▸ **Source text**
○ ○ ○ ○ ○ ○ ○
Jun 17, 2010 3:15 PM

Running on toes?

Hey everybody,

 

I'm 16 years old, and I've been running for... Well, my whole life, I guess. During all that time, I've constantly been running on my toes. It's not just during sprints we're talking about here - it's whenever I go faster than normal walking-pace. It comes to me as natural as for everybody to run on their heels! Though, I've noticed, even though I can hold for long, I get tired a tad faster than most of the others at my level. I know it's due to me running on my toes, because the pain normally evolves in the achilles and on the sides of the gastrocnemius muscle. Now, my dad's doing this too, and he has had some troubles because by this (severe achilles tendon rupture, for example) and I'm afraid this might just happen to myself.
○ ○ ○ ○ ○ ○ ○
▸ **Problem details**
Quote everything in the post about running on toes from "Running on toes?" down to "happen to myself.", word for word.

▸ **Information supplied**
○ ○ ○ ○ ○ ○ ○
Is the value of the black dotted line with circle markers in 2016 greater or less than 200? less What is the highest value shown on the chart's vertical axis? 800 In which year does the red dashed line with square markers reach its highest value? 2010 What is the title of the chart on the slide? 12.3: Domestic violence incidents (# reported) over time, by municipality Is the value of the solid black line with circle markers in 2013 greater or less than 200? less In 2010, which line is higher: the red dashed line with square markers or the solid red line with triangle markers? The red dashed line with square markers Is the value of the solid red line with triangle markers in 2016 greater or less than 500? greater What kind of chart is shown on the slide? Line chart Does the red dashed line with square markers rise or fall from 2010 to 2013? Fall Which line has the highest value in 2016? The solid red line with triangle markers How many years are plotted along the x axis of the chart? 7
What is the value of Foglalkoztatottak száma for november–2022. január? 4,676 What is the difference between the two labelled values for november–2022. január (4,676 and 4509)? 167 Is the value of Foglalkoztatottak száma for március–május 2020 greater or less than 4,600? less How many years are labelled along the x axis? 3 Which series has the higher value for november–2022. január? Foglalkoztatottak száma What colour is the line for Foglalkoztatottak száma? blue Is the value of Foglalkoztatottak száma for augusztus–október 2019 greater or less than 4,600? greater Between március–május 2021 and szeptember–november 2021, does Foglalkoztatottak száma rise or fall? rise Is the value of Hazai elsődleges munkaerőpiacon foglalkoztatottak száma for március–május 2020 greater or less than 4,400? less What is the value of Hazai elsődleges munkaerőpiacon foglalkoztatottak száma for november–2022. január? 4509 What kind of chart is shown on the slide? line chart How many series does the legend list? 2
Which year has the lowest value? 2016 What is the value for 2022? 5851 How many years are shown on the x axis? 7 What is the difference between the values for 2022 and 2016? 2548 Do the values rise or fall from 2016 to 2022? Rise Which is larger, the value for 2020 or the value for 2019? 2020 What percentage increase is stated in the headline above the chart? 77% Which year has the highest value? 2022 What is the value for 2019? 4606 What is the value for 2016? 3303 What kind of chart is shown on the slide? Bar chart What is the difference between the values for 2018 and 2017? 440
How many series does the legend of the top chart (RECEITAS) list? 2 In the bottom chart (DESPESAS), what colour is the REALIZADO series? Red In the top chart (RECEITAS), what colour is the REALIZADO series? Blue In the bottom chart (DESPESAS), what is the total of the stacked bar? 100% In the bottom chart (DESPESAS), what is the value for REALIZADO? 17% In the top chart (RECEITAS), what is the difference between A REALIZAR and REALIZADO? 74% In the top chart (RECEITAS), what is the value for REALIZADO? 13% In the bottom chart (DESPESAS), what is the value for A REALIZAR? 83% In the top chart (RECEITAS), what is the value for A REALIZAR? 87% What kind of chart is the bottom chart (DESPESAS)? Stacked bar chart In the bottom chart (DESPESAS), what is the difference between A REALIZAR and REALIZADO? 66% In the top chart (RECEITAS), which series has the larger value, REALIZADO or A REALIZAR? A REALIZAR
○ ○ ○ ○ ○ ○ ○
▸ **Completed task**
Running on toes?

Hey everybody,

 

I'm 16 years old, and I've been running for... Well, my whole life, I guess. During all that time, I've constantly been running on my toes. It's not just during sprints we're talking about here - it's whenever I go faster than normal walking-pace. It comes to me as natural as for everybody to run on their heels! Though, I've noticed, even though I can hold for long, I get tired a tad faster than most of the others at my level. I know it's due to me running on my toes, because the pain normally evolves in the achilles and on the sides of the gastrocnemius muscle. Now, my dad's doing this too, and he has had some troubles because by this (severe achilles tendon rupture, for example) and I'm afraid this might just happen to myself.